# Aufgabenliste
a - Schreiben Sie aus dem Text zur Deutschen Bahn den Abschnitt wörtlich ab, der mit „- Das deutsche“ beginnt und sich bis einschließlich „Dividende befreit werden.“ erstreckt.
b - Setzen Sie den Text zur Deutschen Bahn im Anschluss an seinen letzten Satz fort.

Unsere Vorschläge für Weichenstellungen:
- Die Verschuldungsobergrenze des Haushaltsausschusses Bundestages schränkt die Deutsche Bahn in der derzeitigen Situation fiskalisch stark ein und führt zu intransparenten und teuren Umgehungstatbeständen wie den milliardenschweren Hybridanleihen und absurden Überlegungen für teilprivatisierte Asset-Gesellschaften bei DB Cargo. Da die Verschuldungsobergrenze erreicht ist, ist es der Deutschen Bahn in der aktuellen Krise nur schwer möglich, sich mit ausreichend Kapital zu versorgen, um die Folgen für den Personen- und Güterverkehr abzufedern. Sie erschwert außerdem notwendige Investitionen in moderne Züge und für ein leistungsfähiges Netz. Der Deutsche Bundestag hat zurecht und mit unserer ausdrücklichen Unterstützung die Schuldenbremse des Bundes aufgrund dieser historischen Krise aufgehoben und es dem Staat somit ermöglicht, dringend benötigte Kredite aufzunehmen, um Beschäftigte und Unternehmen zu unterstützen. Der Haushaltsausschuss des Deutschen Bundestages sollte daher auch die Verschuldungsobergrenze der Deutschen Bahn unter Vorgabe klarer Bedingungen und strenger Kontrollmechanismen ebenso aufheben. Nur so besteht überhaupt eine Chance, als Bundesunternehmen die Krise finanziell zu überstehen und nach dem Abklingen der Pandemie Milliarden in zeitgemäße Züge, in barrierefreie Bahnhöfe, in Lärmschutz und innovative Logistikkonzepte auf der Schiene zu investieren. Klar muss auch sein, dass „frisches Geld“ nicht in intransparenten und ineffizienten Strukturen der DB versickern darf. Bundesregierung und Bundestag müssen dem Staatskonzern auf die Finger gucken und gucken können.
- Das deutsche Bahnwesen am Gemeinwohl ausrichten und die Deutsche Bahn vom Gewinndruck befreien: Das Ziel, hohe Renditen zu erwirtschaften, hat u.a. dazu geführt, dass Strecken und ganze Güterbahnhöfe stillgelegt, Anschlussgleise abgekoppelt und Nachtzüge eingestellt wurden. In der Corona-Krise wird der Zwang zur Gewinnerzielung gänzlich ad absurdum geführt und droht zu weiteren Angebotseinschränkungen für die Kundinnen und Kunden zu führen. Die Deutsche Bahn muss dieses und nächstes Jahr vom Eigentümer Bund von der Vorgabe zur Gewinnerzielung und der Abführung einer Dividende befreit werden.

# Eingabedaten
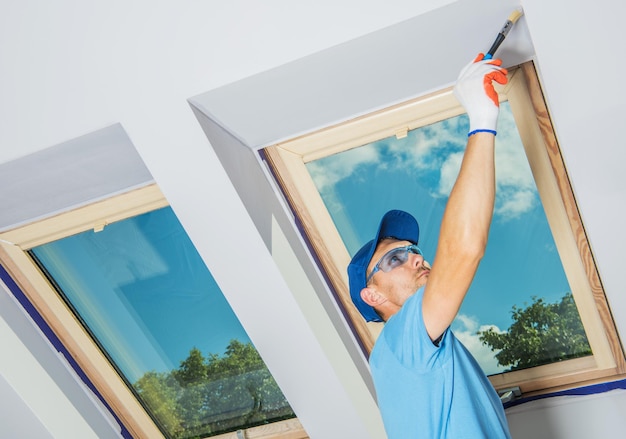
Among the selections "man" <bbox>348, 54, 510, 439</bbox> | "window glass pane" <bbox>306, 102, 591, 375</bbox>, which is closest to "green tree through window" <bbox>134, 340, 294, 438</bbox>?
"window glass pane" <bbox>306, 102, 591, 375</bbox>

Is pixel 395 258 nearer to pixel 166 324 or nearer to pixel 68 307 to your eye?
pixel 166 324

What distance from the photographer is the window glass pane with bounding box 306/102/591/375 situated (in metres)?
2.11

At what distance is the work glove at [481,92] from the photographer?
1.42 meters

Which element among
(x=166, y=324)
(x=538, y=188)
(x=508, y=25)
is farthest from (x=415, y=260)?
(x=166, y=324)

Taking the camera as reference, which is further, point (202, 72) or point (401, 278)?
point (401, 278)

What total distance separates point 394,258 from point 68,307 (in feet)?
4.22

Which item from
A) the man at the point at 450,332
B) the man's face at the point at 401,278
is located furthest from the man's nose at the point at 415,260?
the man at the point at 450,332

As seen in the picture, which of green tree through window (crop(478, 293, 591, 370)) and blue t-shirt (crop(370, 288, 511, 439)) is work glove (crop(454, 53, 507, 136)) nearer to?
blue t-shirt (crop(370, 288, 511, 439))

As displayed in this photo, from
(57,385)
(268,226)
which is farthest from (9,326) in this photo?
(268,226)

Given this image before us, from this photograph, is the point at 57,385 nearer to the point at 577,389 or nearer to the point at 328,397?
the point at 328,397

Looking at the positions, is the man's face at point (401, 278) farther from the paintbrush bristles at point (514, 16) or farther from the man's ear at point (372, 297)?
the paintbrush bristles at point (514, 16)

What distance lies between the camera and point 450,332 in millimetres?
1540

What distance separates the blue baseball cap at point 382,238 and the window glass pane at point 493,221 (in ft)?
0.76

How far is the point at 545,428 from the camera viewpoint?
2.39m
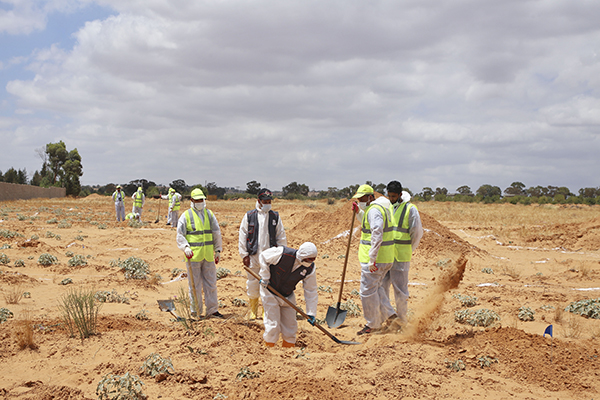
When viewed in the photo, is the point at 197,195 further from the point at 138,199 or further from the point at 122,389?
the point at 138,199

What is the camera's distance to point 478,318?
23.7ft

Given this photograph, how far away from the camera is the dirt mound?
754 inches

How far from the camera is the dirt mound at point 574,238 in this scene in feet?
62.9

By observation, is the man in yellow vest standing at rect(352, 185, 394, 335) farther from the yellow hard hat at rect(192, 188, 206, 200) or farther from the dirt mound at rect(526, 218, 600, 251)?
the dirt mound at rect(526, 218, 600, 251)

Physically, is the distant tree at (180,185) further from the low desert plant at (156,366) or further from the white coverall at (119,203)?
the low desert plant at (156,366)

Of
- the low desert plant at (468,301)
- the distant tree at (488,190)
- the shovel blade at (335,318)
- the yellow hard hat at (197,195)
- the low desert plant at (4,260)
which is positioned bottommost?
the low desert plant at (468,301)

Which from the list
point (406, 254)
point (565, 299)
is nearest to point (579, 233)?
point (565, 299)

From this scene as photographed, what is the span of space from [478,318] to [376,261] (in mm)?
2251

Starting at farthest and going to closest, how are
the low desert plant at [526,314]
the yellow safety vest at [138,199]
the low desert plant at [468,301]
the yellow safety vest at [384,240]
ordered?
the yellow safety vest at [138,199] < the low desert plant at [468,301] < the low desert plant at [526,314] < the yellow safety vest at [384,240]

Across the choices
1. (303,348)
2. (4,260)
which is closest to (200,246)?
(303,348)

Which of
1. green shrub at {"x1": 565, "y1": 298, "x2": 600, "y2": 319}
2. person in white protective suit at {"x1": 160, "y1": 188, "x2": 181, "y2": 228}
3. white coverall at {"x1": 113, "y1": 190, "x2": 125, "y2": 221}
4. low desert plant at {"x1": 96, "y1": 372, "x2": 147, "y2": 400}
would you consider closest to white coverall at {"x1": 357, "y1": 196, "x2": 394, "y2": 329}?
low desert plant at {"x1": 96, "y1": 372, "x2": 147, "y2": 400}

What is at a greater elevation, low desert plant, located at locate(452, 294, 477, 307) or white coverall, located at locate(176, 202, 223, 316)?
white coverall, located at locate(176, 202, 223, 316)

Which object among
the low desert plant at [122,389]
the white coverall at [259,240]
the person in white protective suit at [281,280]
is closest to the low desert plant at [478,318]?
the person in white protective suit at [281,280]

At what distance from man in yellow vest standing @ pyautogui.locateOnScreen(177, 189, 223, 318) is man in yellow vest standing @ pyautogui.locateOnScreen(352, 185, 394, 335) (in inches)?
97.8
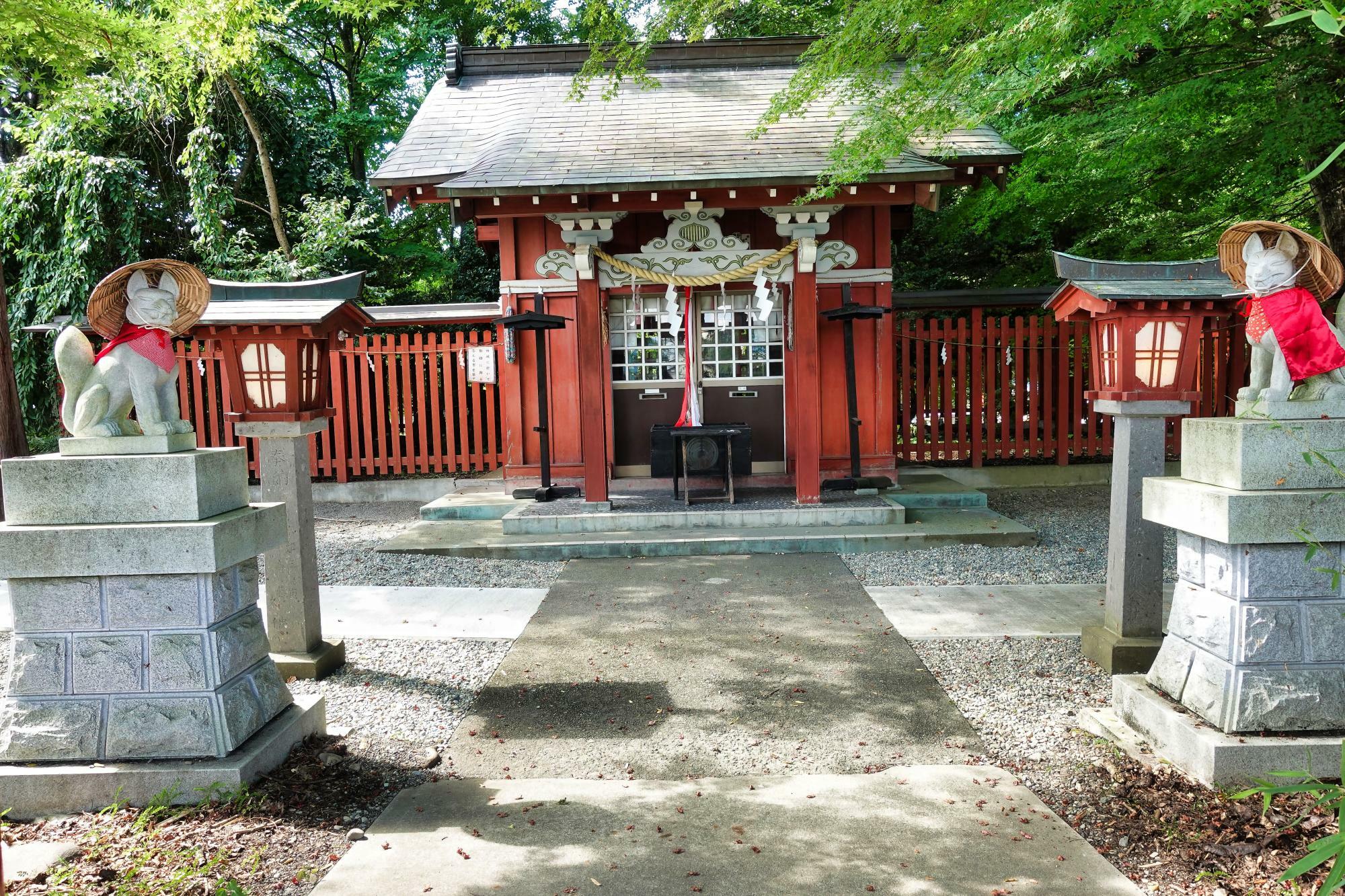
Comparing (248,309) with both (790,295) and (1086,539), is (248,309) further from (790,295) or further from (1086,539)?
(1086,539)

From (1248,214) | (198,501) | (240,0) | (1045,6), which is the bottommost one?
(198,501)

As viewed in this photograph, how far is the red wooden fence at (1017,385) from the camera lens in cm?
1084

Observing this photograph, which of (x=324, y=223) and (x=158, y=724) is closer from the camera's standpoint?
(x=158, y=724)

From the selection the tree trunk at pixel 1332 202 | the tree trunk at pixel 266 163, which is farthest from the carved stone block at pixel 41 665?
the tree trunk at pixel 266 163

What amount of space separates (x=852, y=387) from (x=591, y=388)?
111 inches

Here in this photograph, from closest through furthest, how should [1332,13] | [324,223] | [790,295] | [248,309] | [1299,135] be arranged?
[1332,13] < [248,309] < [1299,135] < [790,295] < [324,223]

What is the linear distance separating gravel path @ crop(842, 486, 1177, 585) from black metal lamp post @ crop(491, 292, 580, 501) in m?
3.36

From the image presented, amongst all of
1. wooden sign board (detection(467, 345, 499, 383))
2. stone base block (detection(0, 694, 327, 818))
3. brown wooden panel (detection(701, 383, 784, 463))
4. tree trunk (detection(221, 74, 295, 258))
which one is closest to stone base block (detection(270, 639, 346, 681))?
stone base block (detection(0, 694, 327, 818))

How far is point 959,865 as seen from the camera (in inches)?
111

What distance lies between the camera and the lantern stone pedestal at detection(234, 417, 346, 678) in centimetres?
475

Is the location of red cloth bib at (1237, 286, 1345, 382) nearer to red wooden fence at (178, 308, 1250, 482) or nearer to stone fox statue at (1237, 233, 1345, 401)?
stone fox statue at (1237, 233, 1345, 401)

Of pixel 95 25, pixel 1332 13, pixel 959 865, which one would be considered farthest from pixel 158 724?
pixel 95 25

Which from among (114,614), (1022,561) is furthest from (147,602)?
(1022,561)

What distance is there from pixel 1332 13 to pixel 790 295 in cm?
845
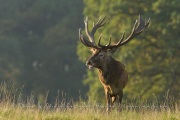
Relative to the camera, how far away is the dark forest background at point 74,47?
31188 mm

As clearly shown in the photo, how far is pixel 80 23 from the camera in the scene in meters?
47.9

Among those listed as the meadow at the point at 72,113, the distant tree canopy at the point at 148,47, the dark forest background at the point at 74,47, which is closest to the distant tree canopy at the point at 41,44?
the dark forest background at the point at 74,47

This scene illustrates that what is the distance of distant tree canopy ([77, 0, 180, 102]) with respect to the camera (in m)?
30.8

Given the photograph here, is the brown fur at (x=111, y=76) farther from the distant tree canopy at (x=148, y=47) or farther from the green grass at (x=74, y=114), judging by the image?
the distant tree canopy at (x=148, y=47)

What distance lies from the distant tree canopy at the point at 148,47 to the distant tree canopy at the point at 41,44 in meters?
10.9

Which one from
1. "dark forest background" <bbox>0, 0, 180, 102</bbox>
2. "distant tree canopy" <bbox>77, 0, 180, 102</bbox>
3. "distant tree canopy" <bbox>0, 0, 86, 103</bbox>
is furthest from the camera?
"distant tree canopy" <bbox>0, 0, 86, 103</bbox>

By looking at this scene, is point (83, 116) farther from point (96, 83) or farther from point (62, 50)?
point (62, 50)

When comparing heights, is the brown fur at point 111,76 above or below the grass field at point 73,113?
above

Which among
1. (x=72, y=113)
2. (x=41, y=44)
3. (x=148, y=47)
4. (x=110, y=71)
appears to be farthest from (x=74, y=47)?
(x=72, y=113)

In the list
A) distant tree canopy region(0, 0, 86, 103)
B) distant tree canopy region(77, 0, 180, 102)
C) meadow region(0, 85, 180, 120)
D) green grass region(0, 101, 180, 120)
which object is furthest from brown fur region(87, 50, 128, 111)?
distant tree canopy region(0, 0, 86, 103)

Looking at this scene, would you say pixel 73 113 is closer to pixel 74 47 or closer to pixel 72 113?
pixel 72 113

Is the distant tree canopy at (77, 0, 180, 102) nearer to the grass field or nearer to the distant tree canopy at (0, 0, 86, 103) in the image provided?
the distant tree canopy at (0, 0, 86, 103)

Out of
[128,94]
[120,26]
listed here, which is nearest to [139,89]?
[128,94]

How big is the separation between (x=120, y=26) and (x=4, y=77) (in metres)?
11.9
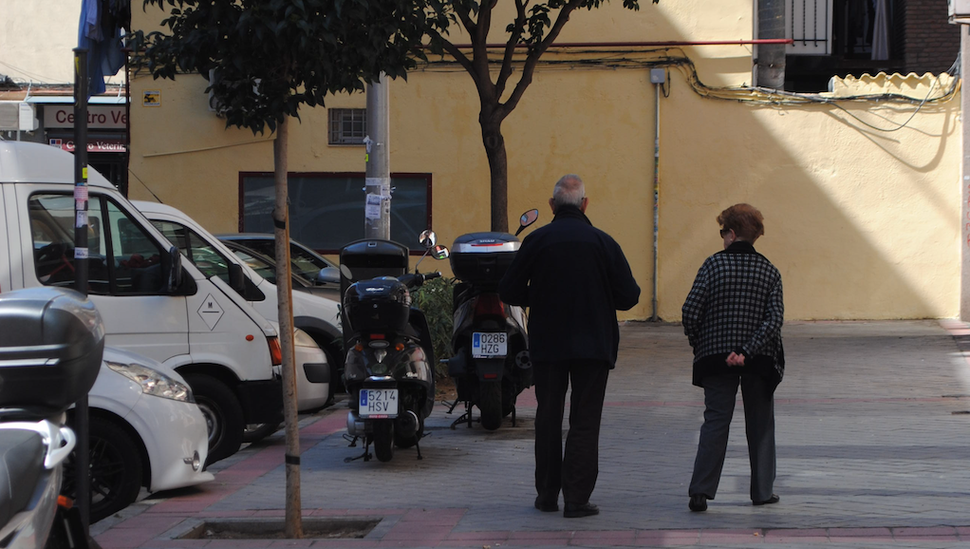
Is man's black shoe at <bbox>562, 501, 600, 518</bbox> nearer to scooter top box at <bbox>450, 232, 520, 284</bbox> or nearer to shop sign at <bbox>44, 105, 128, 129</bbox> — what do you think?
scooter top box at <bbox>450, 232, 520, 284</bbox>

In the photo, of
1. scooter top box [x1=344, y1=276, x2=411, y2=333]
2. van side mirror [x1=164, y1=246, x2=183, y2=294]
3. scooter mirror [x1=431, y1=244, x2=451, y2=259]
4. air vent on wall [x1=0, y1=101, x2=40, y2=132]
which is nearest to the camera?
scooter top box [x1=344, y1=276, x2=411, y2=333]

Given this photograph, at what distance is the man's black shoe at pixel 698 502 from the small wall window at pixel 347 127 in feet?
38.4

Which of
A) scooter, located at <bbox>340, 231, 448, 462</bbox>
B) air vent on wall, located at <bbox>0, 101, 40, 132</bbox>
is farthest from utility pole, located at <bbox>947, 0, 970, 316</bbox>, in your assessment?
air vent on wall, located at <bbox>0, 101, 40, 132</bbox>

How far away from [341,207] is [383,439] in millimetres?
9839

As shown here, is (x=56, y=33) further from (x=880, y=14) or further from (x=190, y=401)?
(x=190, y=401)

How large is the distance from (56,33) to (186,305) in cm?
1866

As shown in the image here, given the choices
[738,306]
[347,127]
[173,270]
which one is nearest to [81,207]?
[173,270]

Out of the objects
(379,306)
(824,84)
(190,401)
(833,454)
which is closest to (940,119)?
(824,84)

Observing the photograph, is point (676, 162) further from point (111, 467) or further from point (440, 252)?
point (111, 467)

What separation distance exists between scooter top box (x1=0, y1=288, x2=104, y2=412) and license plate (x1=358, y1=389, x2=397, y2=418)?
12.9 ft

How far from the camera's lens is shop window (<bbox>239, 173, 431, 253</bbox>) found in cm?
1695

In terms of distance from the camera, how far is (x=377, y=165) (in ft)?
36.7

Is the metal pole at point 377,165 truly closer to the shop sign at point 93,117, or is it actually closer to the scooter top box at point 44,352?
the scooter top box at point 44,352

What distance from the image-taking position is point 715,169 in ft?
54.2
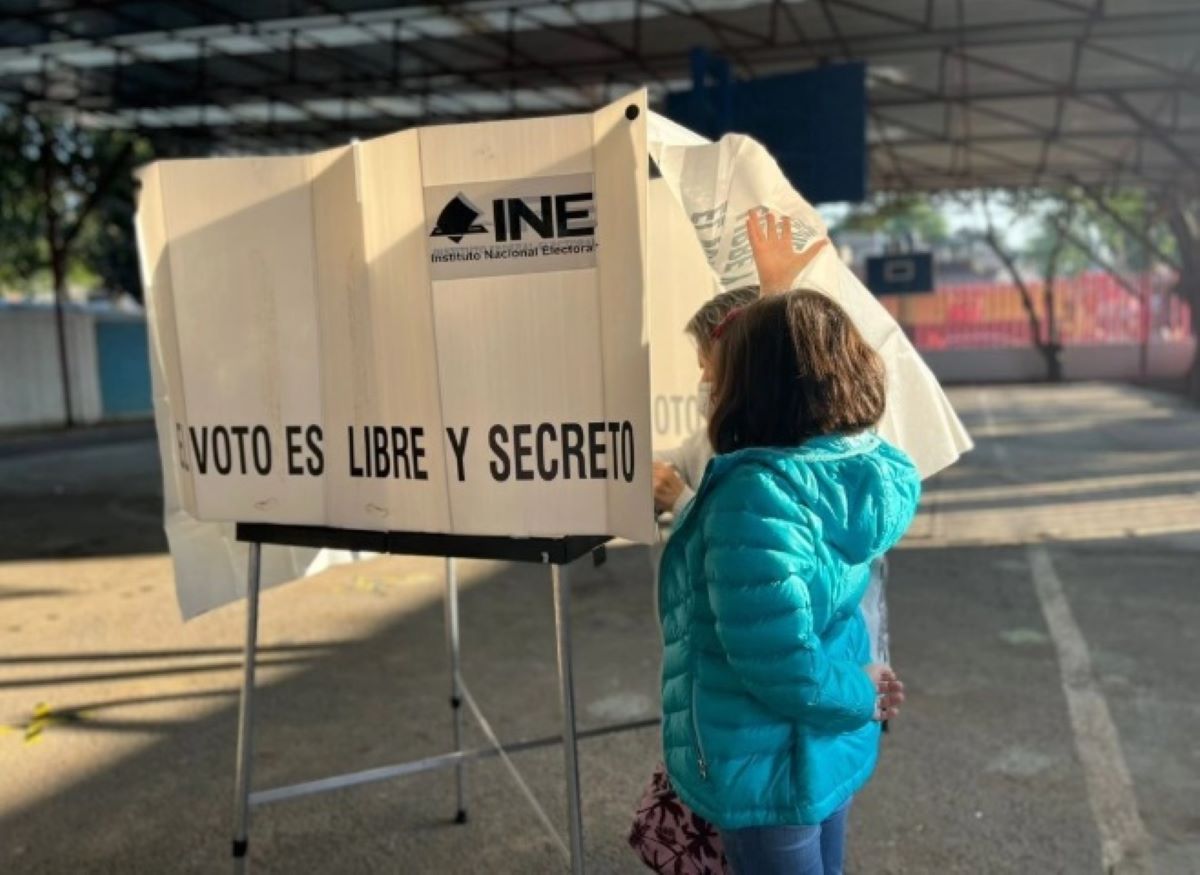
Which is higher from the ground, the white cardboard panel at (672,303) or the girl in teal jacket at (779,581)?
the white cardboard panel at (672,303)

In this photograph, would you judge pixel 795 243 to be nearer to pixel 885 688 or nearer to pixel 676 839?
pixel 885 688

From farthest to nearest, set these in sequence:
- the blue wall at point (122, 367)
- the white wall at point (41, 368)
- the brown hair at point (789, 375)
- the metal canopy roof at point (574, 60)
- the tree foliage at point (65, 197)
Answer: the blue wall at point (122, 367), the white wall at point (41, 368), the tree foliage at point (65, 197), the metal canopy roof at point (574, 60), the brown hair at point (789, 375)

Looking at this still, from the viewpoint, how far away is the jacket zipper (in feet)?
5.71

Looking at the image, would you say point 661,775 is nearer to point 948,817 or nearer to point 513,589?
point 948,817

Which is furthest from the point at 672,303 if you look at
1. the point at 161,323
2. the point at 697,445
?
the point at 161,323

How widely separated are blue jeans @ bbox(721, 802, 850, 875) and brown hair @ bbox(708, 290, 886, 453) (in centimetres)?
68

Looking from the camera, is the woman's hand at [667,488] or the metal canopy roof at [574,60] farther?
the metal canopy roof at [574,60]

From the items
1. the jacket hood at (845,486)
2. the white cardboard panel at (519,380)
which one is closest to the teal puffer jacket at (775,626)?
the jacket hood at (845,486)

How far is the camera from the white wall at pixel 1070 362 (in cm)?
2677

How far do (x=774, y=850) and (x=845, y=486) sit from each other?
656 mm

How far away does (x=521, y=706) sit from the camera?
4406 millimetres

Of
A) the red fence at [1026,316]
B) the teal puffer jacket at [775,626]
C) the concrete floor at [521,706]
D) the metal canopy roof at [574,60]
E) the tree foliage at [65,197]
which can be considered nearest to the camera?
the teal puffer jacket at [775,626]

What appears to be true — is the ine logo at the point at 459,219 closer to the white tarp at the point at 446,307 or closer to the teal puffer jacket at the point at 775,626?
the white tarp at the point at 446,307

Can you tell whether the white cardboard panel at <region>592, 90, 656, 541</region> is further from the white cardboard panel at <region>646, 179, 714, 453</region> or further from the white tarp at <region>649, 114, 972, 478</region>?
the white cardboard panel at <region>646, 179, 714, 453</region>
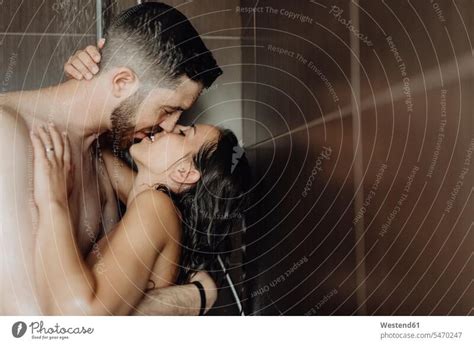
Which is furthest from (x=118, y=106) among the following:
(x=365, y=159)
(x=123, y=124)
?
(x=365, y=159)

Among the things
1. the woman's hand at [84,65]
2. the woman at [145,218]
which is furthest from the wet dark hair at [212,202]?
the woman's hand at [84,65]

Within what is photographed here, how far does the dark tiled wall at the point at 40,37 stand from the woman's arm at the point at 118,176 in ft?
0.32

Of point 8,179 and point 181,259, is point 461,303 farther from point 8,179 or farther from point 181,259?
point 8,179

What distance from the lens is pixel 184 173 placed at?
0.78 meters

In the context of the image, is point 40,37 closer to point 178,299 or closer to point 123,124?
point 123,124

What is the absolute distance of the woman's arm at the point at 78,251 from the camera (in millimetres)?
745

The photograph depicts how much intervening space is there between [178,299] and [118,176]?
143mm

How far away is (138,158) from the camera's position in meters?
0.78

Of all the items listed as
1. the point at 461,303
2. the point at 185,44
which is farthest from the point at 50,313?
the point at 461,303

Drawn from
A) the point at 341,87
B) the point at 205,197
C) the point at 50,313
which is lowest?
the point at 50,313

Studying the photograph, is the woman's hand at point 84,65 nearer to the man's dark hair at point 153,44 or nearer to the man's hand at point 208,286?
the man's dark hair at point 153,44

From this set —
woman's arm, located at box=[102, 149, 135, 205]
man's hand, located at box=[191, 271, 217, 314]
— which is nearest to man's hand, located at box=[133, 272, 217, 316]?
man's hand, located at box=[191, 271, 217, 314]

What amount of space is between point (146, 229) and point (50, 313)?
128 millimetres

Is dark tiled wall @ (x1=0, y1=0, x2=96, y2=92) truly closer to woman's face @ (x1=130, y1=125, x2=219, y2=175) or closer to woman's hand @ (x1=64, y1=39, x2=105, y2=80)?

# Antworten
a -
- Das deutsche Bahnwesen am Gemeinwohl ausrichten und die Deutsche Bahn vom Gewinndruck befreien: Das Ziel, hohe Renditen zu erwirtschaften, hat u.a. dazu geführt, dass Strecken und ganze Güterbahnhöfe stillgelegt, Anschlussgleise abgekoppelt und Nachtzüge eingestellt wurden. In der Corona-Krise wird der Zwang zur Gewinnerzielung gänzlich ad absurdum geführt und droht zu weiteren Angebotseinschränkungen für die Kundinnen und Kunden zu führen. Die Deutsche Bahn muss dieses und nächstes Jahr vom Eigentümer Bund von der Vorgabe zur Gewinnerzielung und der Abführung einer Dividende befreit werden.

b -
- Der Bund muss den Bahnsektor attraktiver und wettbewerbsfähiger aufstellen, damit er die Krise übersteht. In der derzeitigen Krise zeigt der Schienenverkehr seine Stärken und seine Resilienz gegenüber Schockereignissen. Dennoch steht der Schienengüterverkehr in einem verzerrten Wettbewerb mit dem Gütertransport via Lkw. Die derzeit noch relativ hohe Auslastung der Güterbahnen droht bei anhaltenden Produktionsstopps in der Industrie stark zurückzugehen und die Wirtschaftlichkeit des Schienengüterverkehrs massiv zu beeinträchtigen. Daher darf der Bund den Schienenverkehr nicht weiter bei der staatlichen Kostenregulation gegenüber dem Verkehrsträger Straße benachteiligen. Die milliardenschweren Dieselsubventionen für Lkw sind eine Wettbewerbsverzerrung, die nach der Krise korrigiert gehören.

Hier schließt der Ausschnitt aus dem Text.